→ **Work instructions**
Copy the rows from the very first line through the line with "0.57 metres", replacing "pixel" with "position" and keeping every other word as it stands.

→ **Information supplied**
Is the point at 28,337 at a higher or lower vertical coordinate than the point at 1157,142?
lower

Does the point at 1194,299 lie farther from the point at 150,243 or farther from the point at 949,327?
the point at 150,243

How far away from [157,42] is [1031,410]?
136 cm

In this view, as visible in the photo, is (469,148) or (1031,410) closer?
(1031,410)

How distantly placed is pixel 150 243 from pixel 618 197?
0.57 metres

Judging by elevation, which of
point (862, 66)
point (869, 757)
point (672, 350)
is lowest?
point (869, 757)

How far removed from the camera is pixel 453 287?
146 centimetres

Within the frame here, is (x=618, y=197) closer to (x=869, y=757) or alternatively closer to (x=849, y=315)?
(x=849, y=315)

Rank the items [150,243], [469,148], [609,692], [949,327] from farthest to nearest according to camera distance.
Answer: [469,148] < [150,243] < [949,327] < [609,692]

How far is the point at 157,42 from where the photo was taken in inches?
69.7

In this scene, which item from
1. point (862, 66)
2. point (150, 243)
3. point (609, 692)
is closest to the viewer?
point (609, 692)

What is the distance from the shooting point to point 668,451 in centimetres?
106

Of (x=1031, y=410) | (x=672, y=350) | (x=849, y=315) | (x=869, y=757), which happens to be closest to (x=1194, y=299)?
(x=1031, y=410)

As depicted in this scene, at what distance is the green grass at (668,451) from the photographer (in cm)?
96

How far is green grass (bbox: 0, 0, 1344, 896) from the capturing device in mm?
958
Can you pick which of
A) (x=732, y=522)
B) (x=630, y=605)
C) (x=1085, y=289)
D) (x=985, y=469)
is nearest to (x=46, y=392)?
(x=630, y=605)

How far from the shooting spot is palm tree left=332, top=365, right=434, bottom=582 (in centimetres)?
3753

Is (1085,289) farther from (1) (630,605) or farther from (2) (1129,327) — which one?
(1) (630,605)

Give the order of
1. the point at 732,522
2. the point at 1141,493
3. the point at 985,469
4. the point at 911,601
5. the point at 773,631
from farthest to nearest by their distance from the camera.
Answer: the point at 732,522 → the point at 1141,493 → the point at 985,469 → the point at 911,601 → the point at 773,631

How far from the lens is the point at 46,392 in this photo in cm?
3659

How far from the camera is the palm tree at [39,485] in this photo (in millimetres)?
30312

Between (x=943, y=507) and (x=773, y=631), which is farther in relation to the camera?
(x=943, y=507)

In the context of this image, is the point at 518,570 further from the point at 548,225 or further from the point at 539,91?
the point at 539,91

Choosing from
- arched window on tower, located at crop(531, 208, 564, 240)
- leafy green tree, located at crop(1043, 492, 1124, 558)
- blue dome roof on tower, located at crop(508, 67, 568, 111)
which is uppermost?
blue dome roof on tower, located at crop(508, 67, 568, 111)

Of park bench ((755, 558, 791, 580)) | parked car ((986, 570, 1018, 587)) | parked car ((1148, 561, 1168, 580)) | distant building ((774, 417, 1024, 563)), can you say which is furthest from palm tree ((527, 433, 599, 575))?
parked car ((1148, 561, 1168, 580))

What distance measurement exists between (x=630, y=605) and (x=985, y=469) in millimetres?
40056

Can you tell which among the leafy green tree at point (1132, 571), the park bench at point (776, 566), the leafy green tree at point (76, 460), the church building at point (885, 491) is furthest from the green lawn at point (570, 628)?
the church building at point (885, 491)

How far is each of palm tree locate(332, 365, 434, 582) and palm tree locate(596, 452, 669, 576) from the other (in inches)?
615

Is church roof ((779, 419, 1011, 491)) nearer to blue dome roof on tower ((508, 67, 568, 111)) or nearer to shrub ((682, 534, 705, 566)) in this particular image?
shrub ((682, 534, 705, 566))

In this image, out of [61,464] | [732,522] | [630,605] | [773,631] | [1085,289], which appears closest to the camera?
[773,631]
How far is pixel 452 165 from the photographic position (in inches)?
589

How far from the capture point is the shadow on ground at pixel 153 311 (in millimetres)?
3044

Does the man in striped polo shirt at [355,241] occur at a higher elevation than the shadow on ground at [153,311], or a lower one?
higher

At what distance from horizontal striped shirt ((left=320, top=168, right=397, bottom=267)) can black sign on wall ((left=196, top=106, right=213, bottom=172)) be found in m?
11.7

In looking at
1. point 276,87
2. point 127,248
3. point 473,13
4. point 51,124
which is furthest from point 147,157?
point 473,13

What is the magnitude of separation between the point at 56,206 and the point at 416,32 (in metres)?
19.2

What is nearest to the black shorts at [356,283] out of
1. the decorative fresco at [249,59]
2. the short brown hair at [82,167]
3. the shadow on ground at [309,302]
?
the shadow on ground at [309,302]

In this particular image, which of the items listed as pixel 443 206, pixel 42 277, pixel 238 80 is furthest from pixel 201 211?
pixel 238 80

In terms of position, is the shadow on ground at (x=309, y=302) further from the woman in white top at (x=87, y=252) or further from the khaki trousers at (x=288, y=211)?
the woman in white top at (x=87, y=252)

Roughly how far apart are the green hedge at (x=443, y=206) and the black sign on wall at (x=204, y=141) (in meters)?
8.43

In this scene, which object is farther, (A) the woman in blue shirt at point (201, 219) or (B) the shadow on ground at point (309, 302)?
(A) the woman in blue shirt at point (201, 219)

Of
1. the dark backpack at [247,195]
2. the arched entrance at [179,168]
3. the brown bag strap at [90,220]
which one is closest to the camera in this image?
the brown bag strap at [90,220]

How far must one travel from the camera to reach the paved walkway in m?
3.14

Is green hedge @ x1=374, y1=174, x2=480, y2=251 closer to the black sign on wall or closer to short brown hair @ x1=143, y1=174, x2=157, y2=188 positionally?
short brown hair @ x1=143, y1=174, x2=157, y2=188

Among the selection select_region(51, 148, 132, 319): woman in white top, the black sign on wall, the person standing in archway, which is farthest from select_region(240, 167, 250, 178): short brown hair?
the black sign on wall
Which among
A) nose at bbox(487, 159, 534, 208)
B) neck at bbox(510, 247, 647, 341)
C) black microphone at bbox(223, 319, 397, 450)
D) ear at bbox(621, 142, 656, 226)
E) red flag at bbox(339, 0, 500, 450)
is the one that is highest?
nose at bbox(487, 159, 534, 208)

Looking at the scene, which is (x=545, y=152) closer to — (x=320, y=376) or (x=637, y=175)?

→ **Finished task**
Is the point at 28,337 at a higher or lower vertical coordinate than the point at 1157,142?
lower

Does the point at 1194,299 lie farther from the point at 150,243 or farther from the point at 949,327?
the point at 150,243

How far away from [157,42] is [1031,410]?
136 cm

In this view, as visible in the photo, is (469,148) or (1031,410) closer?
(1031,410)

How distantly placed is position 150 243 from position 618 197?
0.57 metres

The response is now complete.